Allowing WebSphere Portal Search to crawl WCM content is a powerful way to provide search functionality to your WCM site.
The following information can be used to leverage that relationship:
http://www.ibm.com/developerworks/lotus/library/wcm-search/
http://www-10.lotus.com/ldd/portalwiki.nsf/dx/advanced-wcmwebsphere-portal-search-integration
However, although the portal search crawler can index file's that are attached directly to WCM content in these scenarios, it cannot index the WCM File Resource Components that are only stored in the library.
There are 2 possible approaches to index the files:
1) Use WCM API to generate URL's to all the library file resource components, then point a crawl URL to the .jsp. A sample .jsp is provided.
2) Use WCM API to create one piece of content per library file resource component. A sample .jsp is provided.
For the first approach, the basic idea is:
* JSP uses API to generate URLs to all library file resource components. It does this by using WCM API to generate rendering context to a default piece of content, then creating an anchor tag
* Then, provide a Portal Search Crawl URL to the .jsp
To leverage this approach:
1) Modify the provided searchCrawl.jsp for the following values:
- Change ws.getDocumentLibrary("CKTestWFLibrary") to the name of the library the files reside in
- RenderingContext rc = ws.createRenderingContext(request, response, new HashMap(),"http://cmknightsun.raleigh.ibm.com:10038/wps/wcm","/myconnect");
Change cmknightsun.raleigh.ibm.com:10038 to valid host:port in your system
- siteAreaIdIterator = ws.findByName(DocumentTypes.SiteArea, "CKTestSiteArea");
Change "CKTestSiteArea" to a valid site area in your site. Ensure that the site area has default content, and can be rendered.
2) After the .jsp is modified, place the .jsp in the following directory:
/PROFILENAME/installedApps/nodename/wcm.ear/ilwwcm.war/jsp/html/
3) After the jsp is placed, validate that you get a list of links by hitting the URL:
http://host:port/wps/wcm/jsp/html/searchCrawl.jsp
Now, all you have to do is make a WebSphere Portal search collection reference this .jsp
4) Navigate to WP Admin page -> Search Administration -> Manage Search -> Search Collections. Click on one of the search collections, or create one.
5) In the search collection form, click on New Content Source. Name the content source whatever you like. For the URL, enter in the URL from step 3 above, the
http://host:port/wps/wcm/jsp/html/searchCrawl.jsp. Modify the other parameters as necessary. Specifically, set it to only follow 1 level of links.
6) Click create.
Once the content source is created, validate it and force a crawl.
For the second approach, the idea is
* JSP uses API to create a piece of WCM content in a specific site area. The content has a ComponentReference that is populated with a reference to the file resource component.
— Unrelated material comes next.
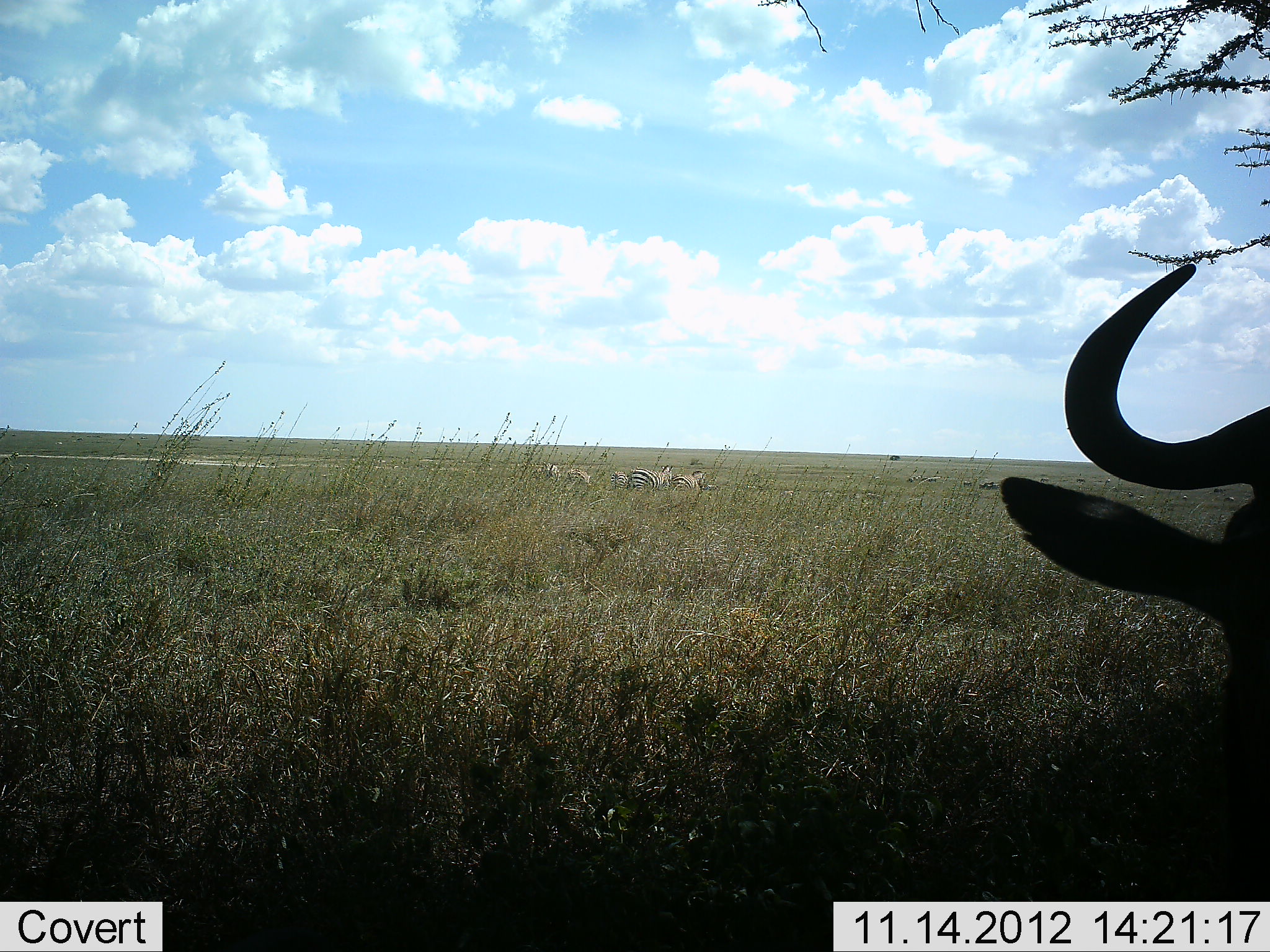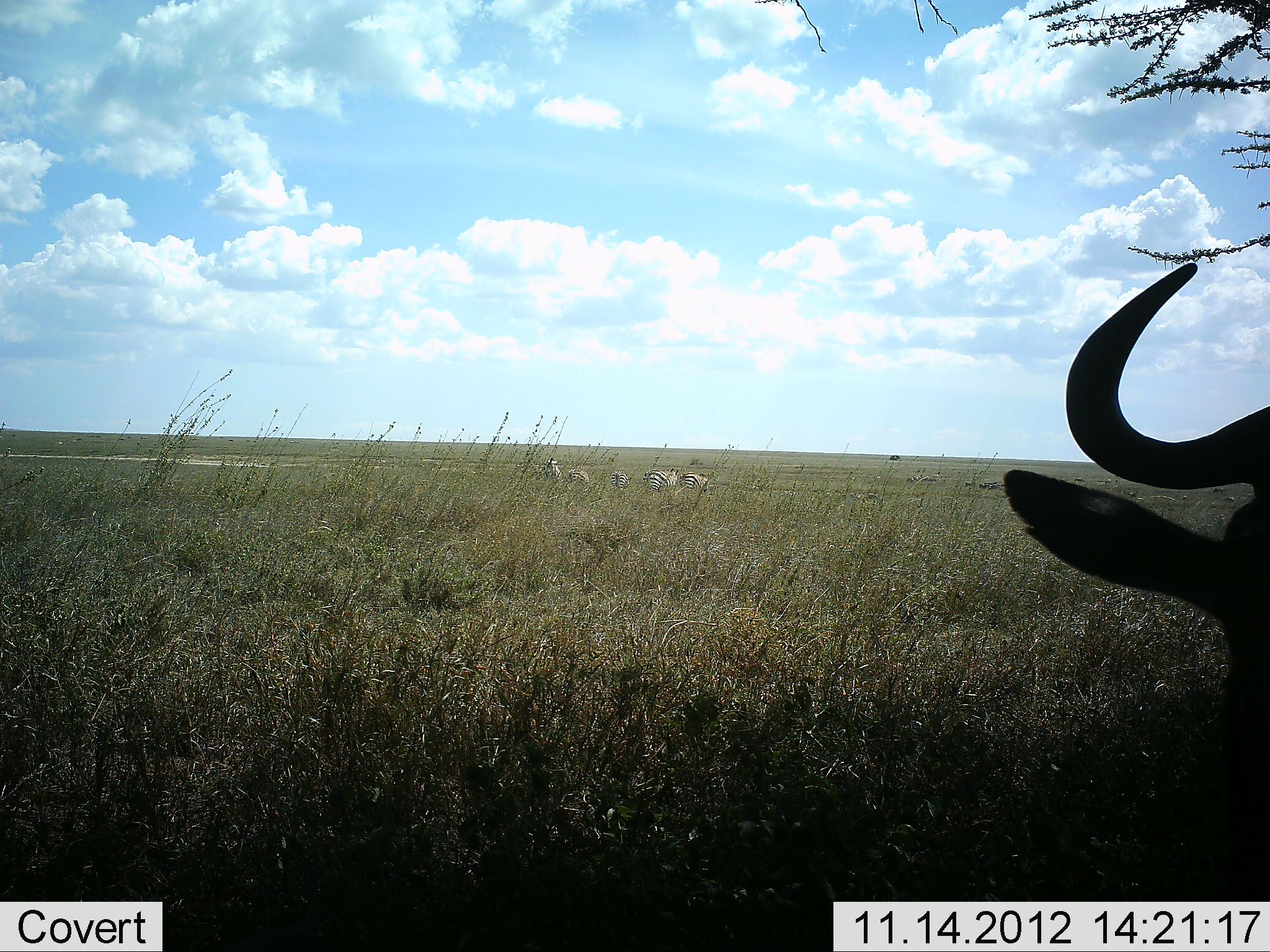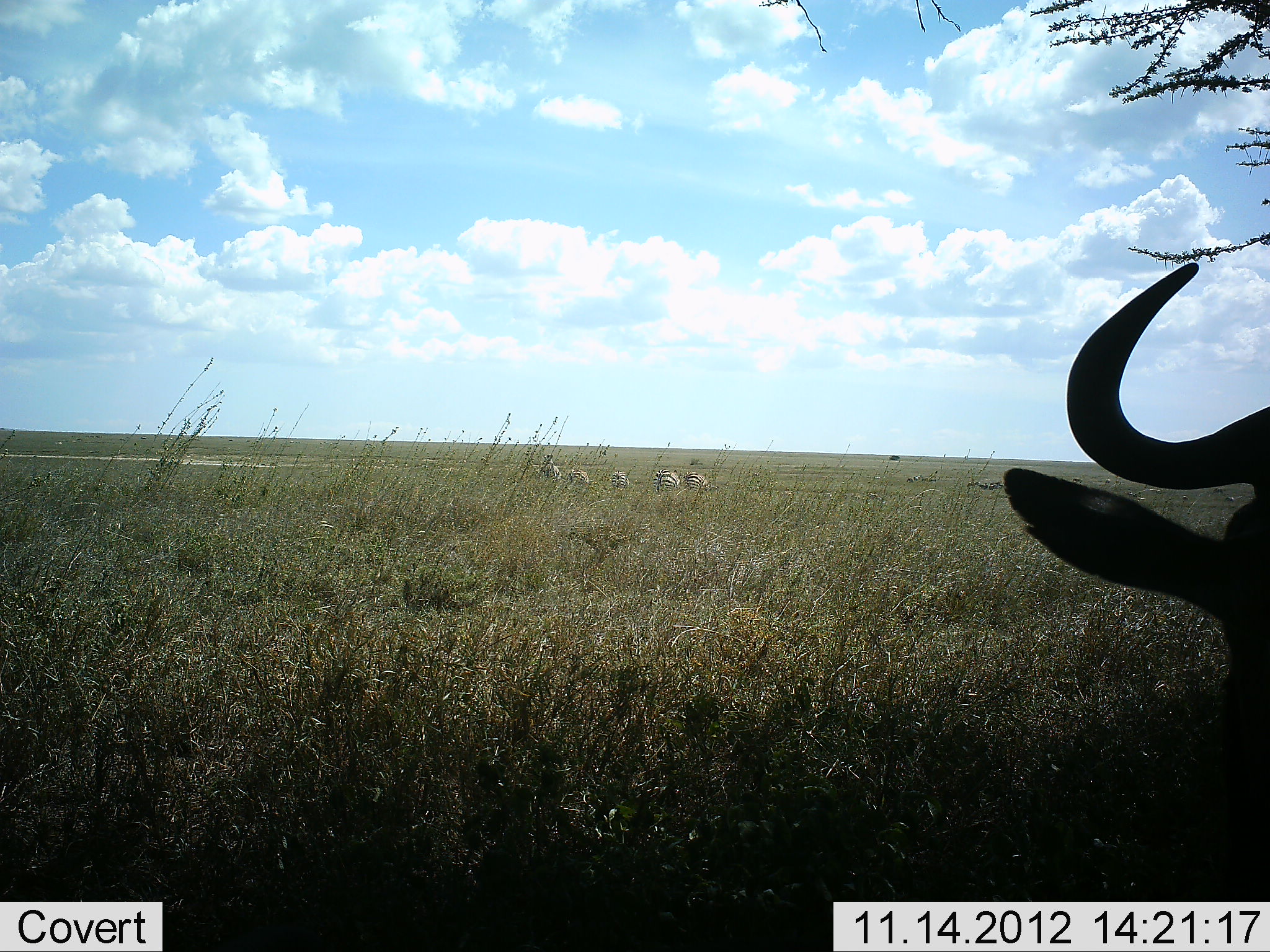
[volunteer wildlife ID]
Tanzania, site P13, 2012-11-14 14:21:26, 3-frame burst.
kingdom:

* When creating the content, the JSP will first check to see whether a piece of content already exists with the same name at the same path. When the content is created, it is given the same name as the file resource component.
* The end result is a content object wrapper for every file resource component in your library. Then, since the search crawler will process these content objects, the files will be search indexed.
To leverage this approach:
1) Create an authoring template named "AT - BasicFileAt". Populate with just one element, a ComponentReference element named CompRef.
2) Create a presentation template named "PT - BasicFilePT". Add the following tag:
Set the security on the presentation based on which users you want to be able to search the files.
3) Create a site area somewhere under the site that you've marked as searchable. Name it "SearchFileSiteArea". Map the authoring template "AT - BasicFileAt" to the "PT - BasicFilePT" presentation template. Set the security on the site area based on which users you want to be able to search the files.
4) Now you are ready to run the .jsp. Upload the attached attachFiles.jsp to /profilehome/installedApps/nodename/wcm.ear/ilwwcm.war/jsp/html. You will have to modify the JSP to change the following values:
ws.setCurrentDocumentLibrary(ws.getDocumentLibrary("CKTestLib"));
Change CKTestLib to the name of your library
tempIterator = ws.findByName(DocumentTypes.Workflow, "Publish Workflow");
Change Publish Workflow to the name of the workflow you want your content to use. Note, for this sample it's assumed that you will have a 1 stage workflow for this content that will publish the content as soon as its saved. If that's not desireable, the file will have to be changed to implement publishing.
5) When the .jsp is run, it will first check to ensure a content object doesnt already exist at the path. The JSP will create a new content object using AT - BasicFileAt, store it under the
SearchFileSiteArea, assign it the workflow. Then, it populates the ComponentReference with a reference to the current file resource component.
6) The end result is you will have the SearchFileSiteArea in your site structure. When the WP Search crawler crawls the top site, you will now have your file resource elements indexed.